Tuesday, April 21, 2015

Looking up specimen codes in GBIF using Google Spreadsheet

Playing with the my "material examined" tool I've been working on, I wondered whether I could make use of it in, say, a spreadsheet. Imagine that I have a spreadsheet of museum codes and want to look those up in GBIF. I could create a service for Open Refine but Open Refine is a bit big and clunky, you have to fire up a Java application and point your browser at it, and Open Refine isn't as intuitive or as flexible as a spreadsheet.

It turns that Google Spreadsheets supports custom functions, including importing JSDON from a remote data source.

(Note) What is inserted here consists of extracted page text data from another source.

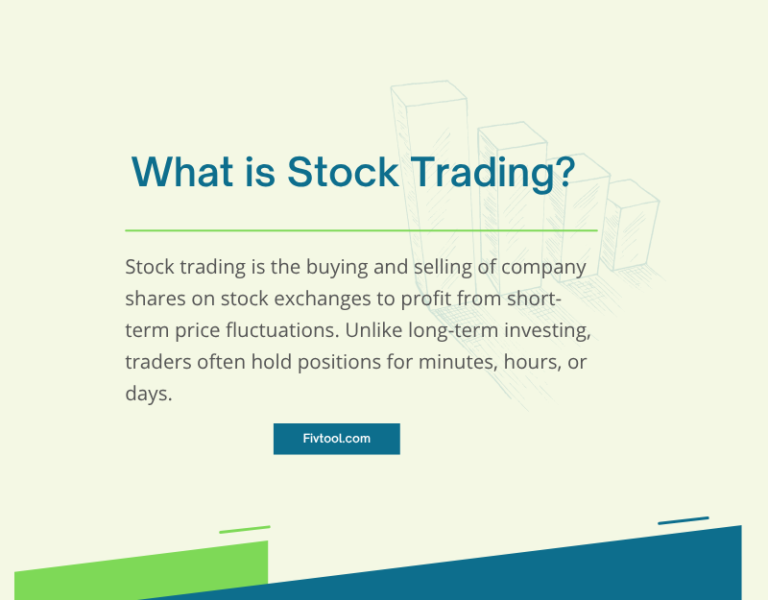 What is Stock Trading?

Stock trading is the buying and selling of company shares on stock exchanges to profit from short-term price fluctuations. Unlike long-term investing, traders often hold positions for minutes, hours, or days.

Fivtool.com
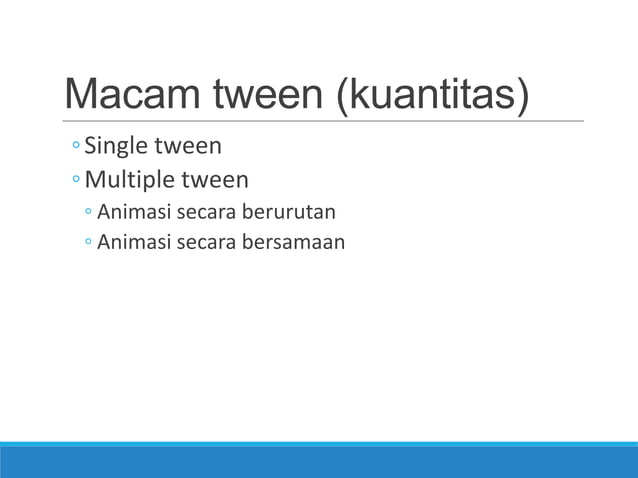 Macam tween (kuantitas)

◦ Single tween
◦ Multiple tween
  ◦ Animasi secara berurutan
  ◦ Animasi secara bersamaan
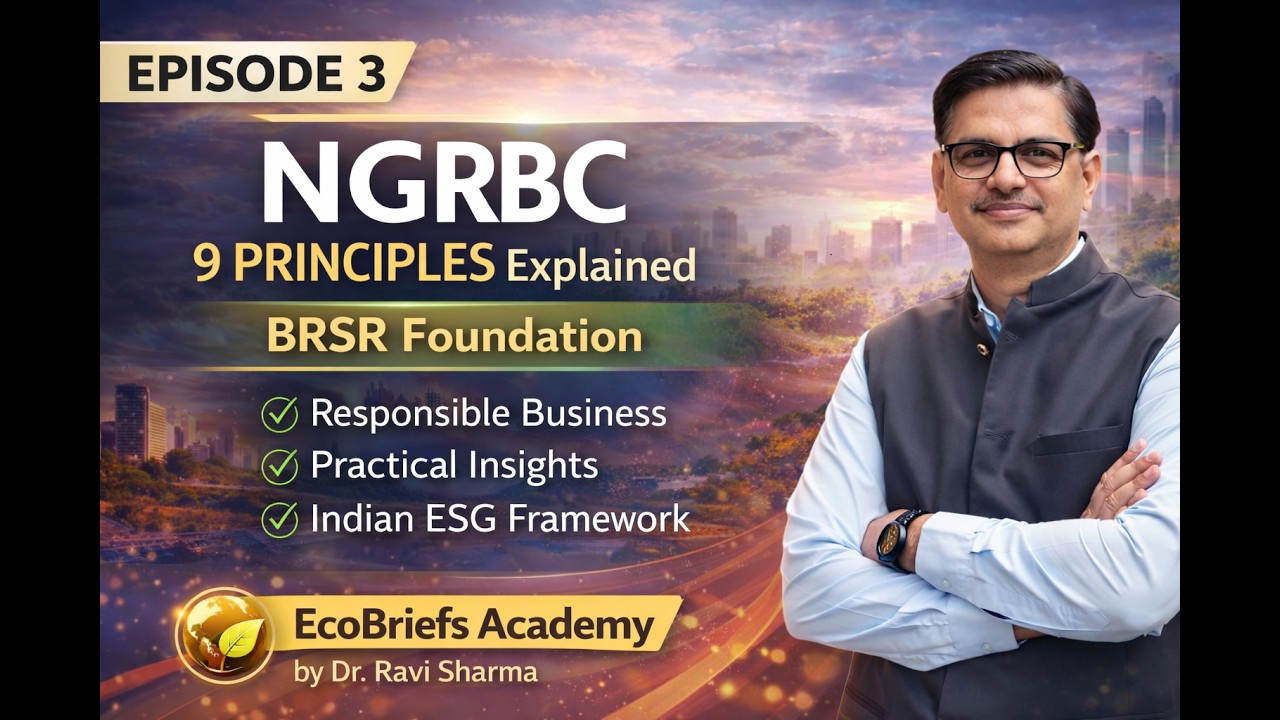 EPISODE 3

NGRBC

9 PRINCIPLES Explained

BRSR Foundation

Responsible Business
Practical Insights
Indian ESG Framework

EcoBriefs Academy
by Dr. Ravi Sharma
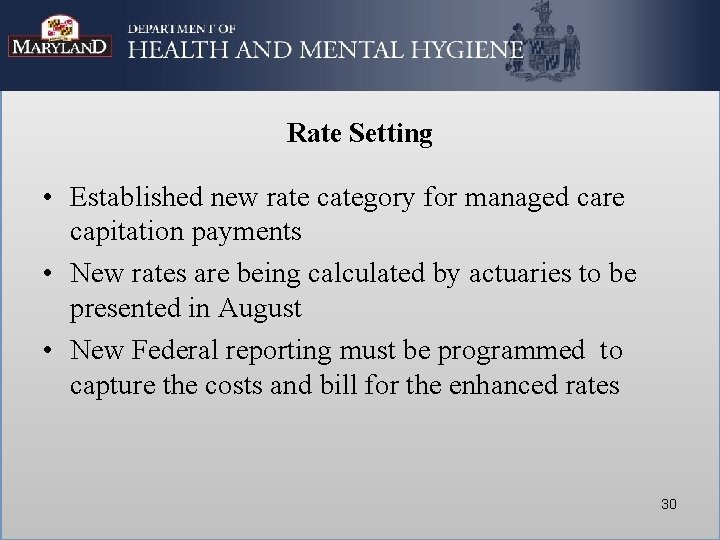 MARYLAND DEPARTMENT OF HEALTH AND MENTAL HYGIENE

Rate Setting

• Established new rate category for managed care capitation payments
• New rates are being calculated by actuaries to be presented in August
• New Federal reporting must be programmed to capture the costs and bill for the enhanced rates

30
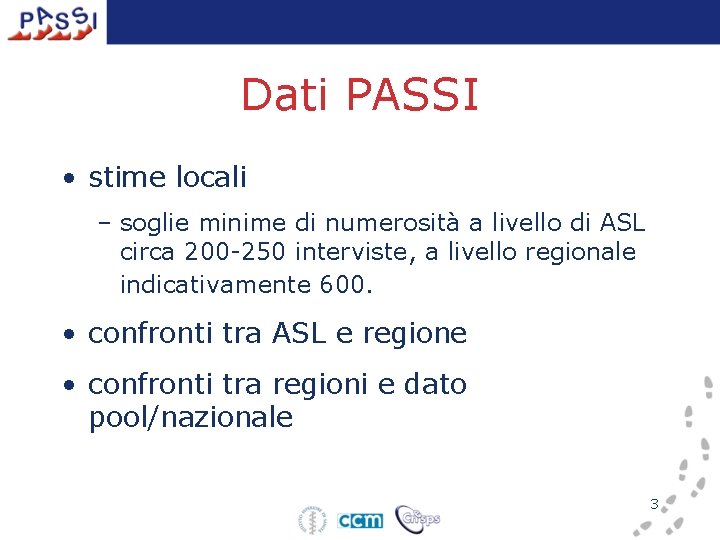 PASSI

Dati PASSI

• stime locali
  – soglie minime di numerosità a livello di ASL circa 200-250 interviste, a livello regionale indicativamente 600.
• confronti tra ASL e regione
• confronti tra regioni e dato pool/nazionale

3

ccm Cnesps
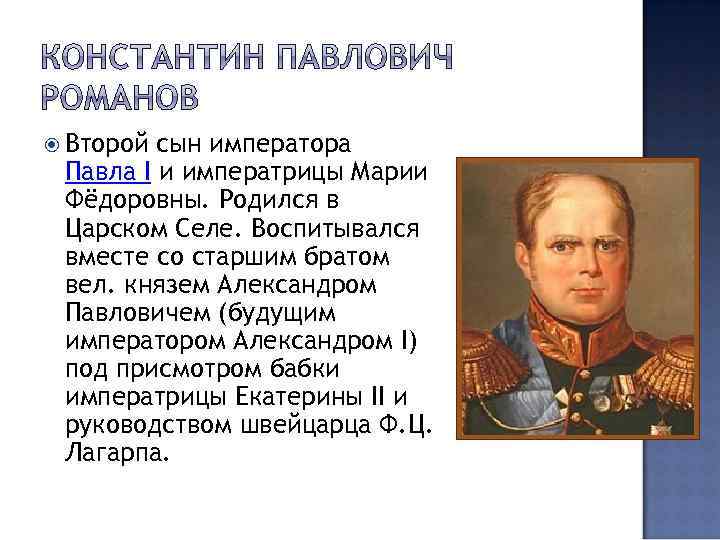 КОНСТАНТИН ПАВЛОВИЧ РОМАНОВ

Второй сын императора Павла I и императрицы Марии Фёдоровны. Родился в Царском Селе. Воспитывался вместе со старшим братом вел. князем Александром Павловичем (будущим императором Александром I) под присмотром бабки императрицы Екатерины II и руководством швейцарца Ф.Ц. Лагарпа.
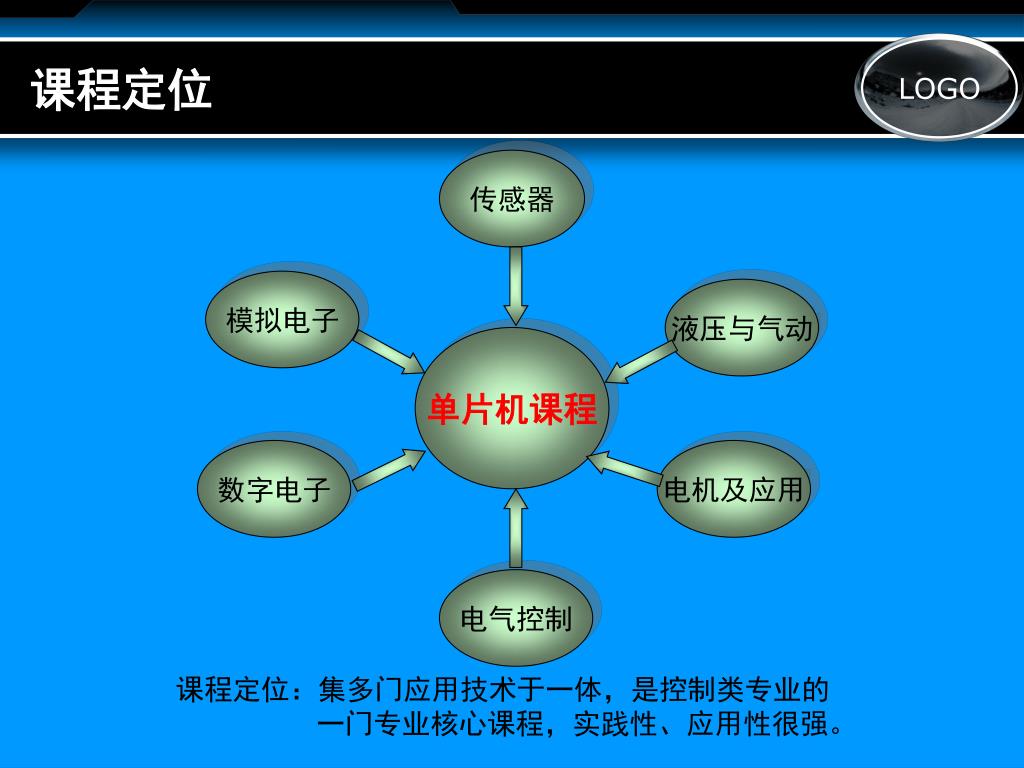 课程定位

LOGO

传感器

模拟电子

液压与气动

单片机课程

数字电子

电机及应用

电气控制

课程定位：集多门应用技术于一体，是控制类专业的一门专业核心课程，实践性、应用性很强。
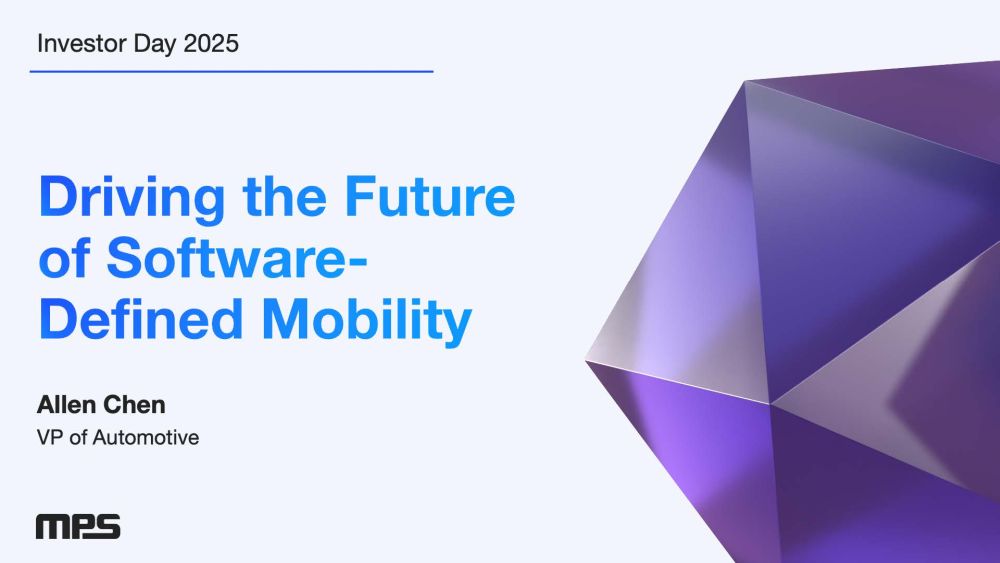 Investor Day 2025

Driving the Future of Software-Defined Mobility

Allen Chen
VP of Automotive

MPS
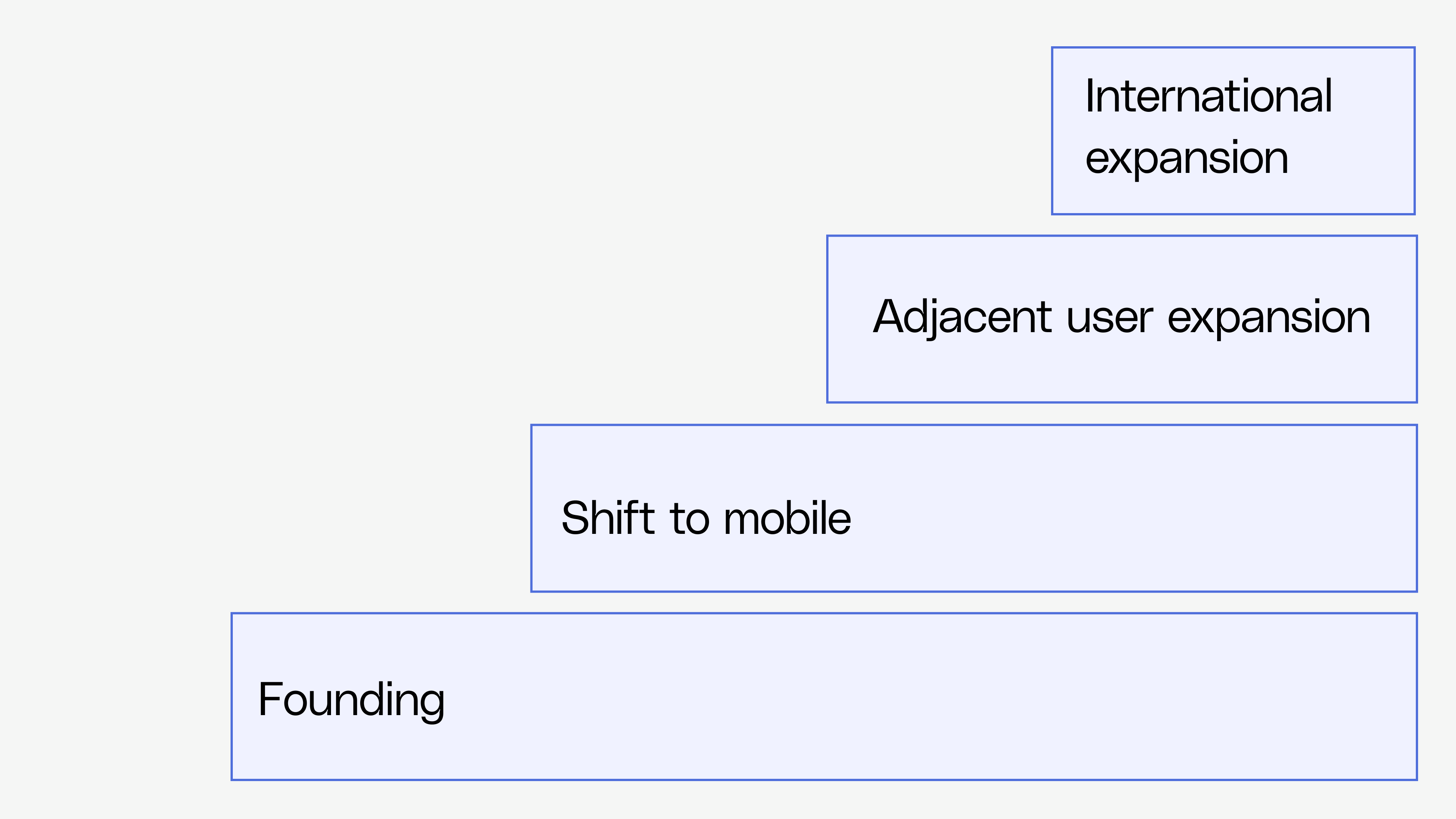 International expansion

Adjacent user expansion

Shift to mobile

Founding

Following How to import JSON data into Google Spreadsheets in less than 5 minutes here's what to do:

  1. Create a new Google Spreadsheet.
  2. Click on Tools -> Script Editor.
  3. Click Create script for Spreadsheet.
  4. Delete the placeholder content and paste the code from this script.
  5. Rename the script to ImportJSON.gs and click the save button.
  6. Back in the spreadsheet, in a cell, you can type “=ImportJSON()” and begin filling out it’s parameters.

Lets imagine we have a spreadsheet with a specimen code in cell A1, e.g. "FMNH 187122".


To call the material examined service, we need a function like this:

=ImportJSON(CONCATENATE("http://bionames.org/~rpage/material-examined/service/api.php?code=",A1,"&match&extend=10"), "/hits/key,/hits/scientificName", "noHeaders")

Paste this into cell B1 (i.e., just to the right of the specimen code) and after a short delay you should see something like this:


The three parameters supplied to ImportJSON are are the query URL, written as a spreadsheet function that grabs the specimen code from cell A1, a list of the bits of data we want to extract from the result (expressed as JSON paths), and some options (in this case, don't show the headers). ImportJSON will grab the specimen code in cell A1, add it to the query URL, then output the results. You should see something like this:

The first column is the GBIF occurrence ID, the second is the scientific name (you can add more JSON paths to get more fields).

Note that we have multiple rows as there is more than one specimen with the code "FMNH 187122" in GBIF. Now, we can ask the material examined service to return only certain taxa (such as mammals) by adding the "scientificName" parameter:

=ImportJSON(CONCATENATE("http://bionames.org/~rpage/material-examined/service/api.php?code=",A10,"&scientificName=",B10,"&match&extend=10"), "/hits/key,/hits/scientificName", "noHeaders")

If you put the specimen code in cell A10, and the higher taxon "Mammalia" in cell B10, and paste the function above into cell C10, then you should see something like this:


Note that now we have a single row with the mammal specimen.

It's a little bit fussy (you need to get the ImportJSON script, and mess a bit with the parameters but it's quick and flexible, and you get all the power of a spreadsheet to help clean the data before trying to match it to GBIF. Plus you can do it all in your browser.